Le jugement de trois experts
Ce constat désabusé est aussi celui de nombreux experts. Trois d’entre eux étaient réunis par la Maison Heinrich Heine, le 9 novembre, sous l’égide de l’association ARRI et de Boulevard Extérieur, pour débattre de ce sujet. Tous trois ont mis en évidence les insuffisances de la politique européenne de défense et les ambiguïtés de la relation franco-allemande. La chercheuse allemande Ronja Kempin a jugé « assez faible » la politique européenne. « L’Union européenne, a-t-elle dit, n’est pas capable de réagir assez vite ou assez fort » en cas de crise, elle est trop divisée pour jouer un rôle important dans ce domaine, ce sont les Etats membres qui sont « les acteurs décisifs ». Selon son compatriote Detlef Puhl, ancien journaliste, ancien conseiller à l’OTAN, collaborateur de Boulevard-Extérieur, les Allemands et les Français ne donnent pas le même sens aux mêmes mots, par exemple ceux de souveraineté, d’autonomie stratégique, et même de défense. Pour lui, les ambitions géostratégiques des deux Etats sont trop différentes, sous le poids de l’histoire, pour qu’ils s’accordent pleinement sur le rôle de l’Europe dans le monde. Anne Bauer, journaliste aux Echos, a mis également l’accent sur les différences de perception entre les deux pays et sur les incertitudes de leurs programmes communs d’armement.

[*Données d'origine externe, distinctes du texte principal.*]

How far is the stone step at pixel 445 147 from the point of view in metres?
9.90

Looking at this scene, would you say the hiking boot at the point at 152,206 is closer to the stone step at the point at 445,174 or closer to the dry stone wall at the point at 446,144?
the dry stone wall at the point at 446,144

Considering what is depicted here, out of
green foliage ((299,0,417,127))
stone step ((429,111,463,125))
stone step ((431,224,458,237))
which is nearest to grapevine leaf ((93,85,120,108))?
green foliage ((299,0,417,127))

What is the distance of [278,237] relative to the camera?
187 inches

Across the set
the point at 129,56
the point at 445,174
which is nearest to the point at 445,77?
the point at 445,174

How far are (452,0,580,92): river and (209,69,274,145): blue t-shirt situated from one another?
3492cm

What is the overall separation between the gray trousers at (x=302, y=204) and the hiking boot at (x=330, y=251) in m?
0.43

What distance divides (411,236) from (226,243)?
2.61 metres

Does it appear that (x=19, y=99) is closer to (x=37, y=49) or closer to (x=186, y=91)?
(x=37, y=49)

« L’Europe cherche sa place, elle ne l’a pas encore trouvée », écrit le ministre français Bruno Le Maire dans son livre L’Ange et la Bête (Gallimard, 2021). Selon lui, elle a toutes les capacités « pour s’affirmer comme le troisième continent du XXIème siècle au côté de la Chine et des Etats-Unis » mais elle ne parvient pas à s’imposer comme une puissance qui compte « dans le grand basculement mondial en cours ». La défense européenne est une des clés. Pour le moment, elle est dans les limbes malgré les déclarations optimistes de certains dirigeants européens. « La partie est-elle déjà perdue ? », demande Bruno Le Maire. « Certainement pas », répond-il. Mais le temps presse.